И вот из лесной чащи выплыла к ним счастливая земля. Старые седые волы медленно тащили возы и глядели на мир недоверчиво, исподлобья. И на возах вздыбились горы серебристой капусты; тугие, как бубны, арбузы глухо гудели, ударяясь друг о друга; из огромных мешков выпирала грудастая картошка; помидоры сочились кровью; в клетках метались неистовые петухи, солидно крякали утки; розовые поросята с тупым удивлением взирали на мир; хмурые мужики длинной хворостиной сердито стегали волов; а подле возов медленно шагали немецкие солдаты и все жевали.
Обоз полз медленно и долго. Мимо тачечников все плыли и плыли высокие возы, проплывали коровы с печальными, покорными глазами, бестарки с золотой пшеницей, хмурые мужики, бабы с заплаканными глазами, жующие немцы... Проплывали и исчезали вдали. Вот и последний воз скрылся в лесной чаще. Прошла, прошумела и растаяла счастливая земля. Актер медленно опустился на тачку и, уткнувшись в шляпу, заплакал.
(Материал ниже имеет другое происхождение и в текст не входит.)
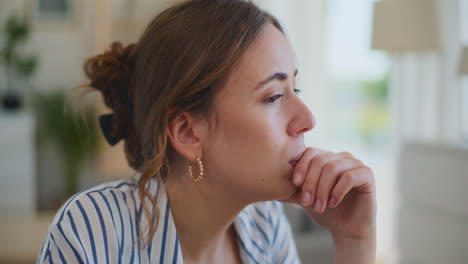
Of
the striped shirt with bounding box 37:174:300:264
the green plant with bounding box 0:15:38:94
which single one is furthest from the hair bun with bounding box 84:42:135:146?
the green plant with bounding box 0:15:38:94

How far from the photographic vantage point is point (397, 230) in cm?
291

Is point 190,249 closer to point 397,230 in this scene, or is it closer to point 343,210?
point 343,210

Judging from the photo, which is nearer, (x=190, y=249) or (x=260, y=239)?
(x=190, y=249)

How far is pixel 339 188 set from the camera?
1.12 metres

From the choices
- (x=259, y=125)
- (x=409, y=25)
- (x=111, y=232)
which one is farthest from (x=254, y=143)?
(x=409, y=25)

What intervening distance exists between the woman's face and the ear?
1.2 inches

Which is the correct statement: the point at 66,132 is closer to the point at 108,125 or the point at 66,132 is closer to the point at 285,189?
the point at 108,125

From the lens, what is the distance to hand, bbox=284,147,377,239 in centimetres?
111

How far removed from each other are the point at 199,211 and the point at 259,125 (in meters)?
0.27

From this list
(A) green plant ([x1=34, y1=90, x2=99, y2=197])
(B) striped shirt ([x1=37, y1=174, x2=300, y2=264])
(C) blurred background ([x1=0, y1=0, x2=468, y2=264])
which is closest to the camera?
(B) striped shirt ([x1=37, y1=174, x2=300, y2=264])

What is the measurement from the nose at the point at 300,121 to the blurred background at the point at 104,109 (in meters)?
2.04

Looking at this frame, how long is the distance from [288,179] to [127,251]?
0.37 metres

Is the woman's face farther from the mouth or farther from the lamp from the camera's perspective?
the lamp

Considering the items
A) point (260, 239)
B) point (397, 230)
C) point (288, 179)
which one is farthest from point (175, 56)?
point (397, 230)
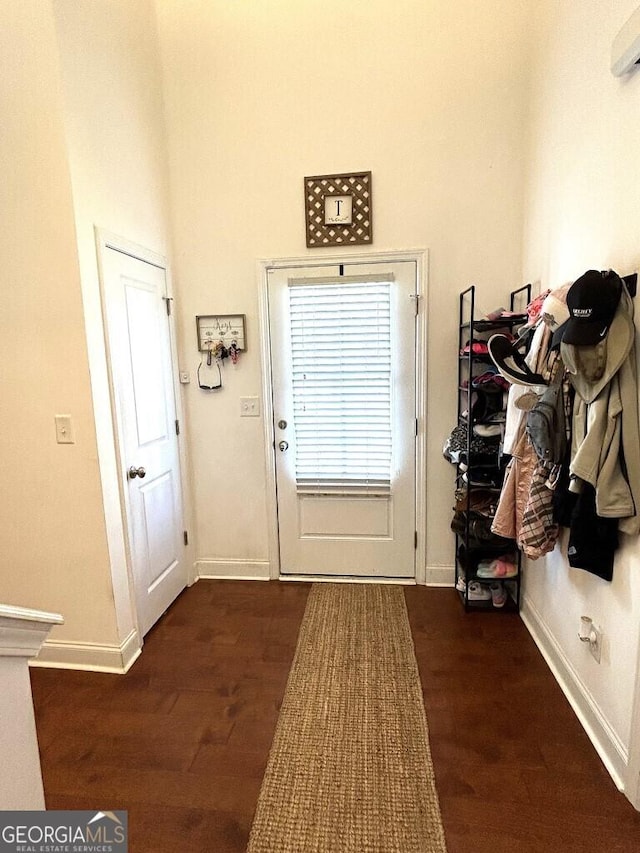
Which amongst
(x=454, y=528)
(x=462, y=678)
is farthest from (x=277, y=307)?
(x=462, y=678)

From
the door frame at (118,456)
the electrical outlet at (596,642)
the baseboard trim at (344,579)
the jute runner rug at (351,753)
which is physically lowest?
the jute runner rug at (351,753)

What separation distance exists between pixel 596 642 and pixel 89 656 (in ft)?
7.63

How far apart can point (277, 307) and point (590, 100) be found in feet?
5.86

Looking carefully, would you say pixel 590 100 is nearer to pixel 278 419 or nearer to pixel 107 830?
pixel 278 419

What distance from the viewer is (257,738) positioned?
1789mm

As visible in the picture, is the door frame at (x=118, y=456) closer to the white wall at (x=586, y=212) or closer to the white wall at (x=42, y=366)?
the white wall at (x=42, y=366)

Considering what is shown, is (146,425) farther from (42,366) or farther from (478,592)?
(478,592)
— Как я их ненавижу! Как я их ненавижу! — сдавленным шепотом произнес Петушков и сжал кулаки. — Я их и брить не мог. Щеки брею — ничего. А как дойдет до горла...
— Тридцать три картошки и шестьдесят шесть ложечек муки, — прошептала Матрена и заплакала. — Боже ж ты мой!
Больше никто ничего не сказал.
Матрена вдруг встала, вытерла рукавом глаза и низко поклонилась Петушкову, потом остальным.
— Спасибо вам, товарищи, за компанию, за доброту вашу. Низкое спасибо!
— Ты что? — испуганно спросил ее Петушков.
— Нельзя мне! — строго сказала Матрена. — Назад пойду. Мои последний запас едят.
— А... а хлеб как же? Что ж привезешь домой?
— Уж как есть. Обменяю где-нибудь или выпрошу за ради Христа.
— Ну, иди! — тихо сказал Петушков и нерешительно обвел глазами спутников. — А мы еще пойдем... немного...
Матрена взялась за тачку и вытащила ее на дорогу.
— Может, покойникам хлеб привезу... — сказала она, — а все идти надо.
— Прощай, Матрена! — негромко сказал Тарас. — Тебе надо дойти.
— Авось дойду! — вздохнула шахтерка.
Тачечники долго смотрели ей вслед. Вот она скрылась...
— Ну-с! — как можно веселее сказал парикмахер и вдруг увидел лицо актера. Тот сидел, закрыв глаза; дряблый подбородок его отвис и дрожал мелко и часто.
«А он не дойдет! — испуганно подумал парикмахер. — Он никуда не дойдет».